*PASSAGE PROVIDED*:
◇ ◇ ◇ ◇ ◇ ◇ ◇

By Ken Little | Archives
Dermatology demand: construction of the new offices of Atlantic dermatology at 1099 Medical Center Drive is part of a wave of medical office construction helping to boost the commercial real estate industry.

Construction in the region’s health care sector is a welcome driving force in the recession-strapped economy.

Look no further than the multi-million dollar capital projects on the campus of New Hanover Regional Medical Center, the new Brunswick Novant Medical Center taking shape in Brunswick County and the proliferation of medical clinics being built in the area.

 “In our community, I would rank them over retailers and apartments. That’s probably our top sector and it’s the top sector (in terms) of keeping our economy going,” said Dennis Musser, president of the Realtors Commercial Alliance of Southeastern North Carolina, a group affiliated with the Wilmington Regional Association of Realtors.

◇ ◇ ◇ ◇ ◇ ◇ ◇

*STUDY MATERIAL*:
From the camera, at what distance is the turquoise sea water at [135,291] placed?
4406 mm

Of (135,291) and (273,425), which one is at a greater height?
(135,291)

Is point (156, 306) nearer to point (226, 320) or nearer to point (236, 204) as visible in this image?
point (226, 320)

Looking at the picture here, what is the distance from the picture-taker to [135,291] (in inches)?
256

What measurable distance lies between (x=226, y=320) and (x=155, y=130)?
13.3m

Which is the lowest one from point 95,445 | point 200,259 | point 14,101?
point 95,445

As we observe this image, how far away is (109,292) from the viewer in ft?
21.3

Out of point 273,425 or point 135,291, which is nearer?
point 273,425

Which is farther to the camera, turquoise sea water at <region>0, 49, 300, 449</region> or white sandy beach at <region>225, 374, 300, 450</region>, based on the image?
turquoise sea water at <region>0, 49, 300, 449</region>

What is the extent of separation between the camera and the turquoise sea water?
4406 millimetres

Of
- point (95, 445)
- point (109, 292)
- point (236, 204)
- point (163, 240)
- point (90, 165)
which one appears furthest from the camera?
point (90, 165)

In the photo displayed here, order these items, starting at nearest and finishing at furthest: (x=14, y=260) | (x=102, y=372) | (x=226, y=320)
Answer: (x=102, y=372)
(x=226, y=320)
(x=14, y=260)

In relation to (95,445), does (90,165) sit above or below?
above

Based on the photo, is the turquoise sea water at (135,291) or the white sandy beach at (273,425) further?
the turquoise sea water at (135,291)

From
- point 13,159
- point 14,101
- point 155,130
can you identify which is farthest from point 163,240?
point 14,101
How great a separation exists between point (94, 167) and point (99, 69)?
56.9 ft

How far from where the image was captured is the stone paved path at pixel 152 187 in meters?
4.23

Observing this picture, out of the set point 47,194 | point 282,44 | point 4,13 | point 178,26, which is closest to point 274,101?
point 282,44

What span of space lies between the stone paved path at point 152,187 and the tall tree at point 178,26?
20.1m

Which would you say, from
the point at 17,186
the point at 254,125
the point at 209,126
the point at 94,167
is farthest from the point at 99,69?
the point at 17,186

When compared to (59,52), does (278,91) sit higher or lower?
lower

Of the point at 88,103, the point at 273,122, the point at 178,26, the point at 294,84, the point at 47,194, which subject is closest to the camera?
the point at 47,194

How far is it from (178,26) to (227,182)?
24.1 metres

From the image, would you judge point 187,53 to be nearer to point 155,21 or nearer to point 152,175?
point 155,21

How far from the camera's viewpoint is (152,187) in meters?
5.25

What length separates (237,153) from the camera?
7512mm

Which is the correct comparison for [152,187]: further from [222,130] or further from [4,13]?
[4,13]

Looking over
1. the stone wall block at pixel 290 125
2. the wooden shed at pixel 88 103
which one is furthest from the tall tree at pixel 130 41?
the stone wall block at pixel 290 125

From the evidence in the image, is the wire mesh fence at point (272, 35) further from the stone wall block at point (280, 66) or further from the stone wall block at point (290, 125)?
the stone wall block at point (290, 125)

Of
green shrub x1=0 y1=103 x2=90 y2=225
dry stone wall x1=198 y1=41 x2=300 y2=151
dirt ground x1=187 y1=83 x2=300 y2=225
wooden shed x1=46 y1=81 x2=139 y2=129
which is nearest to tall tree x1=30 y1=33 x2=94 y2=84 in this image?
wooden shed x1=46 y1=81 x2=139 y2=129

◇ ◇ ◇ ◇ ◇ ◇ ◇

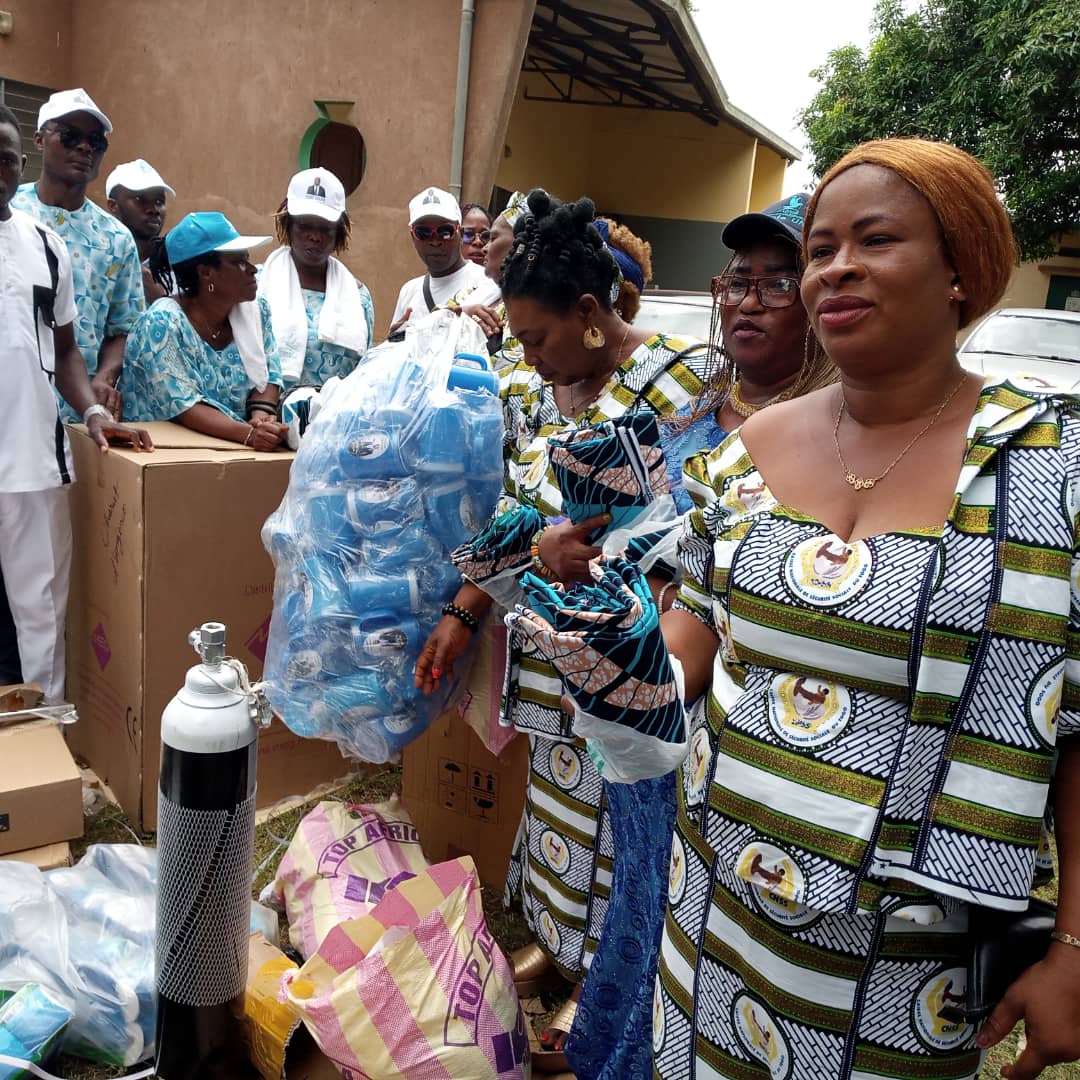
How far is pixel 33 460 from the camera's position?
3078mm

◇ ◇ ◇ ◇ ◇ ◇ ◇

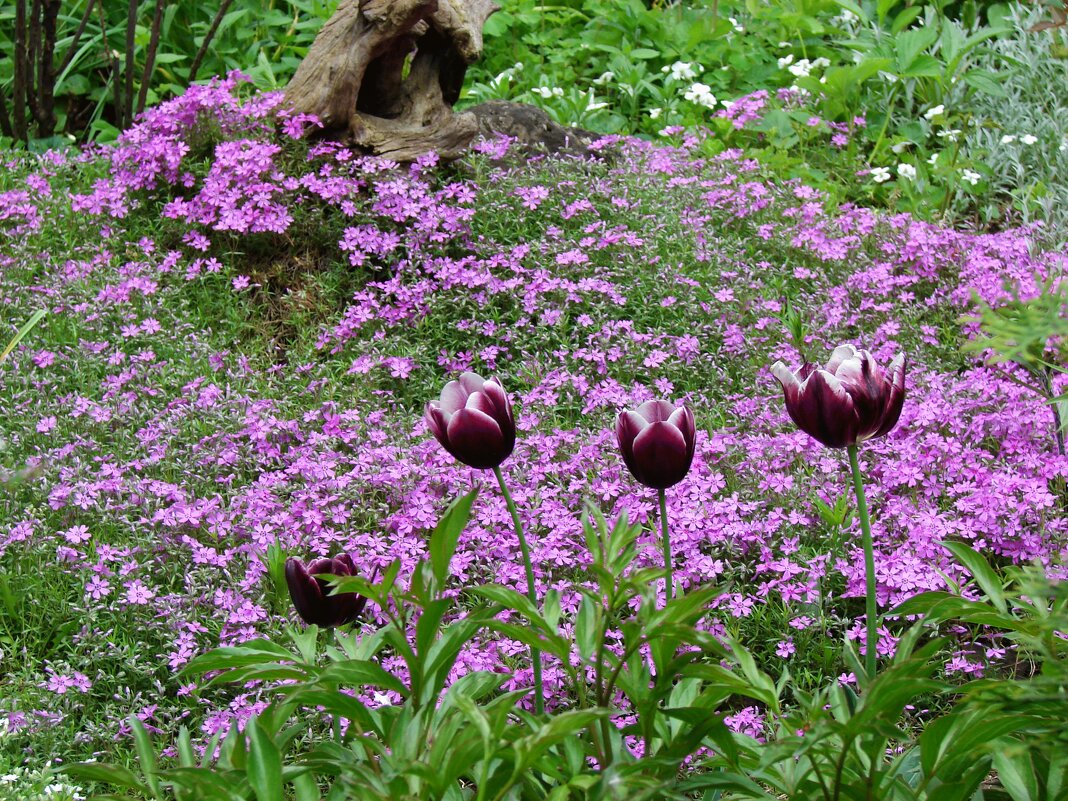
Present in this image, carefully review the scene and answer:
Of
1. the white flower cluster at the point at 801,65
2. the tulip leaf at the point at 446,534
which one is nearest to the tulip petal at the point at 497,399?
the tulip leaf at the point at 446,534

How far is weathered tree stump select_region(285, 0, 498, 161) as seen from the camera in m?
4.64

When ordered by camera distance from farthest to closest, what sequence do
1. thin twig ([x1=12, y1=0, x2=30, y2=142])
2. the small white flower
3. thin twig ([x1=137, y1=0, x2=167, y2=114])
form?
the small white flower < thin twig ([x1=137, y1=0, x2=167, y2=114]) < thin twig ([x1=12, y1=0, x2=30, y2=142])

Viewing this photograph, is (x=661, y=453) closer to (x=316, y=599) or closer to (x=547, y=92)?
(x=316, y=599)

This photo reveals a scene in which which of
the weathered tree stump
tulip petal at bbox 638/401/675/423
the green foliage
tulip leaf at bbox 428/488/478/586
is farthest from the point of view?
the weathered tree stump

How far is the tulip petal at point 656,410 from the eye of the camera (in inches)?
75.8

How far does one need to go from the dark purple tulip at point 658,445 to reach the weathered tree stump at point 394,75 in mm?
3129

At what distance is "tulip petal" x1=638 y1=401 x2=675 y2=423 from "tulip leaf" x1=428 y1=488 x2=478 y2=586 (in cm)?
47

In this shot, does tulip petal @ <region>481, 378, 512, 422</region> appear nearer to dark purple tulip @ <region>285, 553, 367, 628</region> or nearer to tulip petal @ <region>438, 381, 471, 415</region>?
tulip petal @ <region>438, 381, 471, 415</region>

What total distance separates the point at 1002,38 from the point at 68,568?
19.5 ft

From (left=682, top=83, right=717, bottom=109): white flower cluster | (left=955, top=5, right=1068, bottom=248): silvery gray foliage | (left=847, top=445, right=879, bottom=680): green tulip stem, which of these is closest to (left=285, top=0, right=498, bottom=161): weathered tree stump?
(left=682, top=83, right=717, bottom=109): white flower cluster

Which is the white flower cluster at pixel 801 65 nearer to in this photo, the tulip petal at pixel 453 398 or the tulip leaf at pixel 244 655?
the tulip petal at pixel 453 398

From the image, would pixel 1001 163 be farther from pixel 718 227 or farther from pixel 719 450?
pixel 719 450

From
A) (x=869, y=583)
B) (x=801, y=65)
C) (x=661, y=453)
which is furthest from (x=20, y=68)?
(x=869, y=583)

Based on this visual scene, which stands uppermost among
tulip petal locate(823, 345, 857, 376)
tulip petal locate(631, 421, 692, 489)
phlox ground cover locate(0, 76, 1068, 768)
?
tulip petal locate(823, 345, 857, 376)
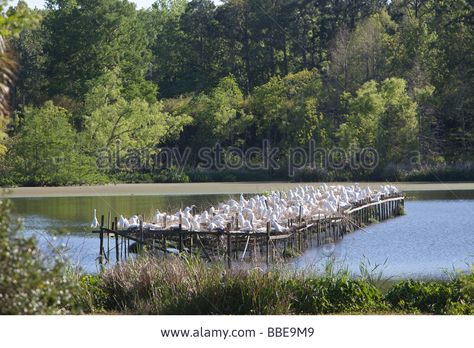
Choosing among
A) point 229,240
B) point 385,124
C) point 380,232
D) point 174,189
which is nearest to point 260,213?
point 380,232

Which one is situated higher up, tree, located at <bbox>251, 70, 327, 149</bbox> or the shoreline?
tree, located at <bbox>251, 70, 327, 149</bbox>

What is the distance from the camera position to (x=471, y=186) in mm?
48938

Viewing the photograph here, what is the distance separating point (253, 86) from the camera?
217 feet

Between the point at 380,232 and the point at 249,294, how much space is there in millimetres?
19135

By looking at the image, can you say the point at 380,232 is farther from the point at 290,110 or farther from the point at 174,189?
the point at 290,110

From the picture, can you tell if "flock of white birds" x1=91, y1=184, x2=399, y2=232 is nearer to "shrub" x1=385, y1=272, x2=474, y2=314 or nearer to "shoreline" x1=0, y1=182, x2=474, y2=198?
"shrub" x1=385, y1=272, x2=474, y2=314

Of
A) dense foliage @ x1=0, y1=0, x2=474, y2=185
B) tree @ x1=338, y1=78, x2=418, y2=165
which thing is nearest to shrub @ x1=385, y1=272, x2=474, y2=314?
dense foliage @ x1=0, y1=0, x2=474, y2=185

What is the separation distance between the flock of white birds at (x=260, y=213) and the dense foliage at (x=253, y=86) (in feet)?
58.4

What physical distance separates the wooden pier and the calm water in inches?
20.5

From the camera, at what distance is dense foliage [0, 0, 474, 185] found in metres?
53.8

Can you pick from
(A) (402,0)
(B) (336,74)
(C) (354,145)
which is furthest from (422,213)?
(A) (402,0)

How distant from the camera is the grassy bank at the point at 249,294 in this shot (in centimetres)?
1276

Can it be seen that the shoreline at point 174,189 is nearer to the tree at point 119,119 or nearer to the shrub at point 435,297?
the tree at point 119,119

◇ ◇ ◇ ◇ ◇ ◇ ◇

*TASKS TO COMPLETE*:
A. Revise the medical construction article between "By Ken Little" and "the recession-strapped economy.", inclusive, replacing "commercial real estate industry" with "local property market".
B. According to the medical construction article, at what address are the new offices of Atlantic dermatology being built?

*TASK-BY-TASK OUTPUTS*:
A.
By Ken Little | Archives
Dermatology demand: construction of the new offices of Atlantic dermatology at 1099 Medical Center Drive is part of a wave of medical office construction helping to boost the local property market.

Construction in the region’s health care sector is a welcome driving force in the recession-strapped economy.

B. 1099 Medical Center Drive